Despite writing for a living and publishing books online, I wasn’t a “digital nomad” anymore. The hype around the term felt…off. The meetups focused on bravado, façade, and the portrayal of how perfect their business-centered and imperfect tech startup plans seemed to oppose the admittedly lost yet enjoyably wanderlust-driven energy that launched me onto a one-way flight. Additionally, the ambiguity and questionability of lingering in so many places without attempting to deeply learn the language, history, and culture, and simply benefit from their culture (food, customs, politeness) and global price imbalances seemed less and less in line with the true traveler’s spirit. Pair this with annoyances with constant visa juggling and questions of residency, and “digital nomadism” felt like less and less of a sustainable solution.
Then, my mind jumped back to the present…to the sip of the wine beneath the vines.
I wanted to be here…if they’d have me.
I wanted to learn Spanish. I wanted to dig into and feel the history of the place, good and bad, from the Spanish and Italian immigrants, to the unfortunate stories of the indigenous peoples, the military dictatorships, the disappeared, and the economic crises – and how it added up to a quirky cluster of people I enjoyed interacting with on a daily basis.

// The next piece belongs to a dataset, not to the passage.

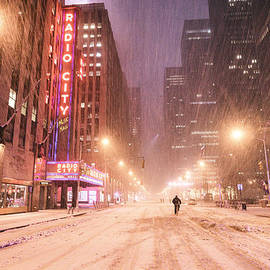 Vivienne Gucwa - City Night in the Snow - New York City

I wanted to set up in a little apartment and collect too many books. I wanted to learn about the bodegas in Mendoza and the Casablanca valley, and stock up for afternoons reading on the terrace. I wanted to spend my time writing at home, to help others discover the possibilities in a life abroad. I wanted to become a regular at the jazz clubs hidden in alleys with artists pouring their souls into every night. I wanted this oddly stable setup as “home”. But I didn’t want it to end there. I still wanted to escape.

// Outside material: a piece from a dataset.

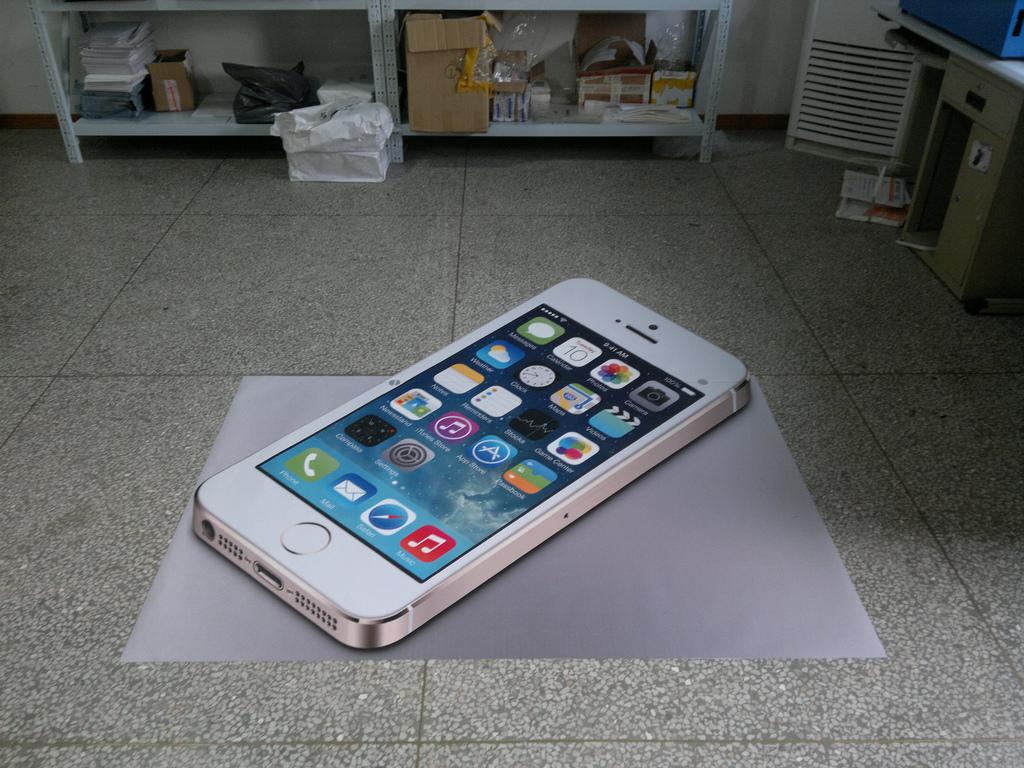 iPhone 6はやっぱり大型化?4.7インチの金型がリークされる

Every few months, I wanted to leave briefly, in search of a new adventure. I wanted to scour the Chilean coast for uncrowded surf spots. I wanted to hike in the national park left by the late Doug Tompkins. I wanted to make a bet on a village for health-conscious nomads in the wine country at the base of the Andes. And I wanted more.
I wanted to go back to Japan for Okinawa. I wanted to visit the China that everyone outside of the US knows is already in the future. I wanted to taste a khachapuri in Georgia. I wanted to make the horrible choice of trying to repair a cottage in Japan as a home for part of the year. I wanted to punctuate it all by paving a path to spend my twilight years in the blue zones of southern Europe, among crazy Greeks, Italians, and Spaniards, after reconnecting with my African roots.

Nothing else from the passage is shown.